__Текстовый блок__.
• • • •
Для прославления пафоса труда под редакторством Горького с 1930 г. в СССР стали выходить два журнала: "СССР на стройке" (при соредакторстве Пятакова) и "Наши достижения". Увлекаясь ими, Горький заставлял себя закрывать глаза на варварские условия и азиатское презрение к человеческой жизни, при которых эти технические достижения осуществлялись. Но он знал о них. И желание, в меру имеющейся у него возможности, вытеснять азиатчину духом Европы его не оставляло. В январе 1930 г., находясь в Италии, он мне писал в Париж: "Не пожелаете ли дать для журнала "Наши достижения" несколько бытовых очерков парижской и вообще французской жизни? Мы думаем ввести в журнал отдел "За рубежом". Для читателей наших было бы весьма полезно ознакомиться с тем, как живет, чем живет рабочий, мелкий служащий, женщина, подростки и т.д.".

Я ответил Горькому, что напишу очерк, как живет и работает французский рабочий, об оплате его труда, как он одевается, питается, сколько платит за квартиру, какова обстановка этой квартиры и т.д. Через два дня Горький сообщил: "Это как раз то, что надо, а посему убедительно прошу - напишите очерк". Немного позднее, подгоняя меня скорее прислать статью, Горький прибавлял:
"Очерки европейского быта нам крайне важны. Быт наш тяжек, нездоров, полон азиатских наслоений. Нужно его чистить и чистить. Корректуру в него может внести знание Европы и европейской жизни".
Так, повторим, Горький писал в 1930 г. Но с каждым последующим годом мысль о "корректуре" Азии Европой, о каких-либо полезных "бытовых" заимствованиях из нее владыкам Кремля все более представлялась предосудительной, подозрительной, вредной. Внедрялась шовинистическая идея, что все совершенства и блага мира уже находятся в стране восточного деспота - гениального Сталина. Маршируя вслед за этой эволюцией, М. Горький, к удивлению знавших его людей, даже водрузил на свою голову татарскую тюбетейку, в которой доселе видел эмблему Востока, столь же отвратную ему, как "пирог с морковью". Очень памятно, как однажды Горький мне говорил: "Отталкивание от европейской культуры может проявляться в виде кажущихся неважными мелочей. Реакционер Константин Леонтьев, например, остервенело убеждал турок, татар и балканские народы не расставаться с феской, с тюбетейкой и не надевать европейского костюма. Он не без основания рассчитывал, что под феской и тюбетейкой дольше и крепче продержится в черепе азиатский дух".
• • • •
__Сохранённые данные__.
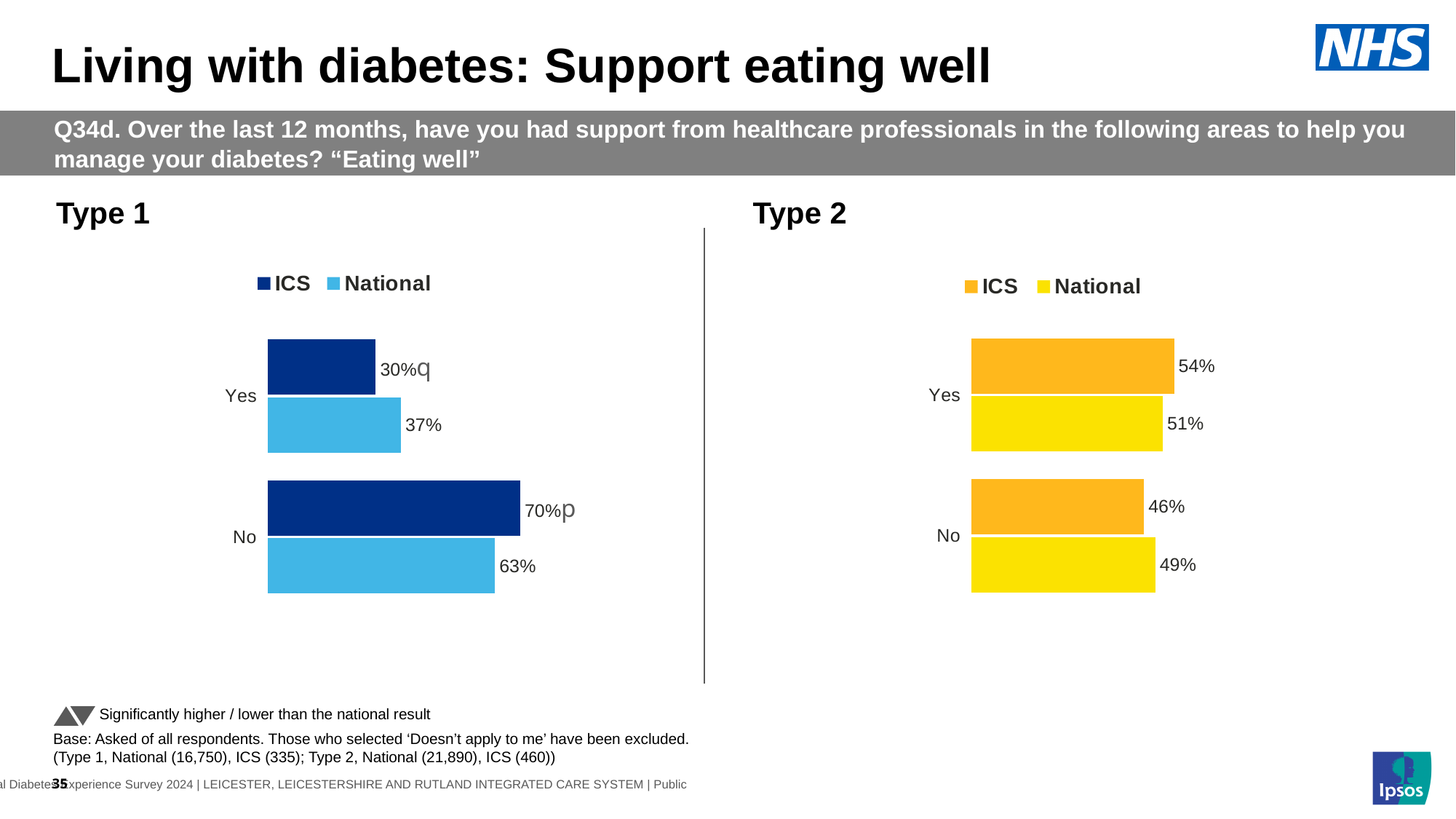
How many series does the legend of the Type 2 chart list? 2 In the Type 1 chart, what is the National value for No? 63% In the Type 2 chart, which is larger for No: the ICS value or the National value? National In the Type 1 chart, which is larger for Yes: the ICS value or the National value? National In the Type 2 chart, which category has the highest ICS value? Yes In the Type 2 chart, what is the difference between the ICS and National values for Yes? 3% In the Type 1 chart, what is the ICS value for Yes? 30% In the Type 2 chart, what is the National value for No? 49% In the Type 1 chart, what is the difference between the ICS and National values for No? 7% In the Type 1 chart, which category has the lowest ICS value? Yes What kind of chart is the Type 1 chart? Bar chart In the Type 2 chart, what is the ICS value for Yes? 54%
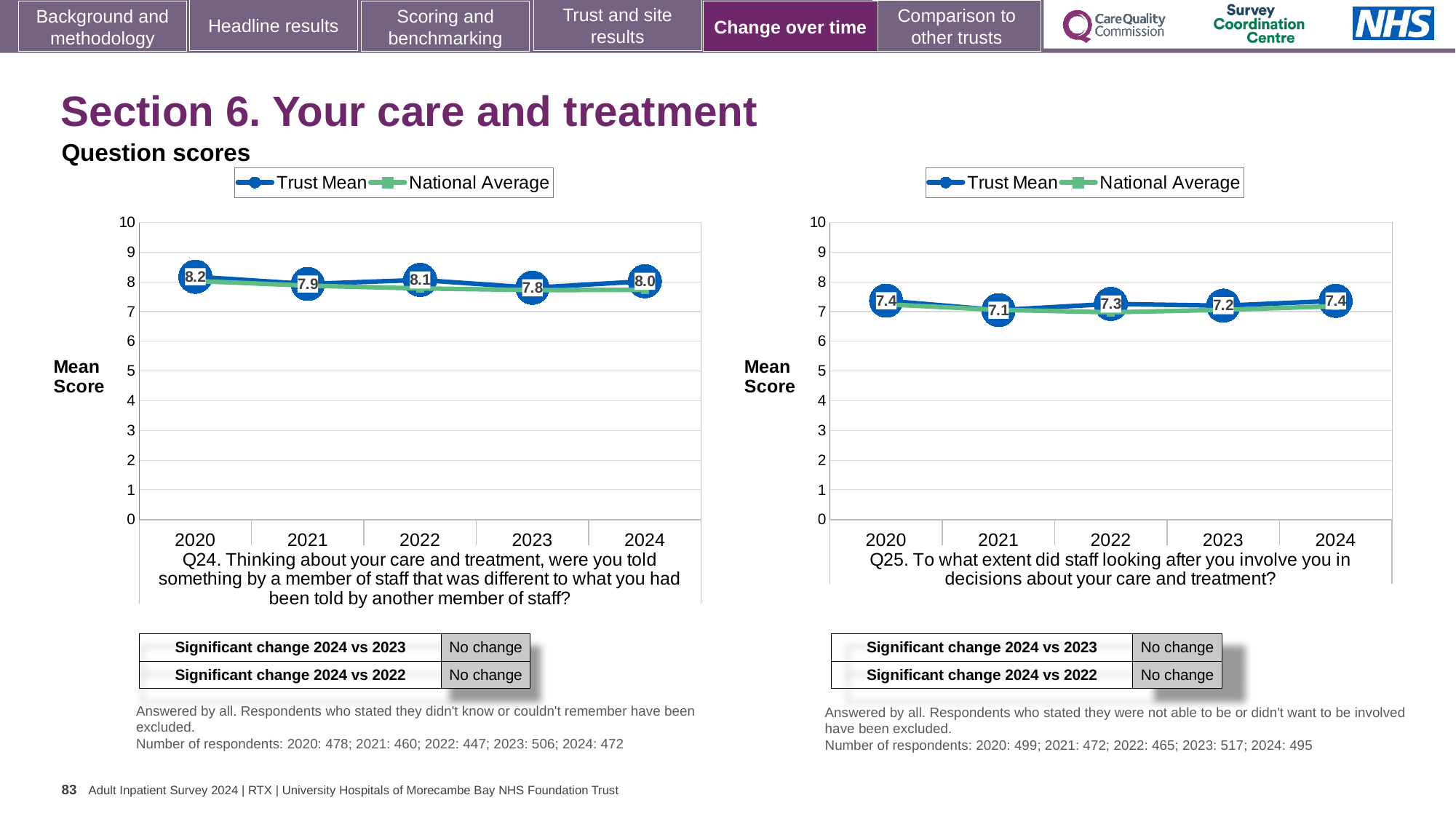
In the Q25 chart on the right, is the Trust Mean value for 2020 greater or less than 8? less In the Q25 chart on the right, what is the Trust Mean score for 2021? 7.1 In the Q24 chart on the left, which year has the highest Trust Mean score? 2020 In the Q24 chart on the left, what is the Trust Mean score for 2023? 7.8 In the Q24 chart on the left, what is the Trust Mean score for 2020? 8.2 In the Q25 chart on the right, is the Trust Mean score for 2022 higher or lower than for 2021? higher In the Q24 chart on the left, what is the difference between the Trust Mean scores for 2020 and 2023? 0.4 In the Q25 chart on the right, which year has the lowest Trust Mean score? 2021 How many series does the legend of the Q25 chart on the right list? 2 What type of chart is the Q24 chart on the left? Line chart In the Q25 chart on the right, what is the Trust Mean score for 2024? 7.4 How many years are shown on the x axis of the Q24 chart on the left? 5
• • • •
__Вопросы по материалу__.
1. В тексте о Горьком есть его письмо в Париж. Перечислите всех, о жизни кого, по словам этого письма, было бы полезно узнать читателям журнала.
2. Допишите текст о Горьком после его последнего предложения.

__Ответы на задания__.
1. Рабочий, мелкий служащий, женщина, подростки.

2.
Нужно ли пояснять, что даже и остатки европеизма Горького были бы сочтены подлым, шпионским и вредительским воззрением в годы 1946-48, когда приказом Сталина и Жданова ненависть к европейской культуре была объявлена обязанностью советских граждан и предписано было "очистить" литературу, театр, музыку, живопись, историю, философию, биологию, лингвистику и вообще все области науки и жизни от того, что злобно было названо "низкопоклонством перед Западом". К счастью для него, Горький до этого подлого времени не дожил. Он умер от воспаления легких в 1936 г., а через два года на московском процессе, окончившемся казнью последних представителей ленинской гвардии, знаменитый Вышинский объявил, что Горький убит но постановлению Троцкого, Рыкова, Бухарина и начальника ГПУ Ягоды.

В европеизме Горького была сторона, на которой, ввиду ее исключительной важности, обязательно следует остановиться. Приехав как-то в 1915 г. из Петербурга в Москву, Горький позвонил мне по телефону: "Ждите меня к завтраку. Приду не один, приведу с собой одного человечка-мужичка. Кто? Не скажу. Сами увидите. Очень интересный. Нет, не интересный, а полезный. Прошу если не любить, то жаловать".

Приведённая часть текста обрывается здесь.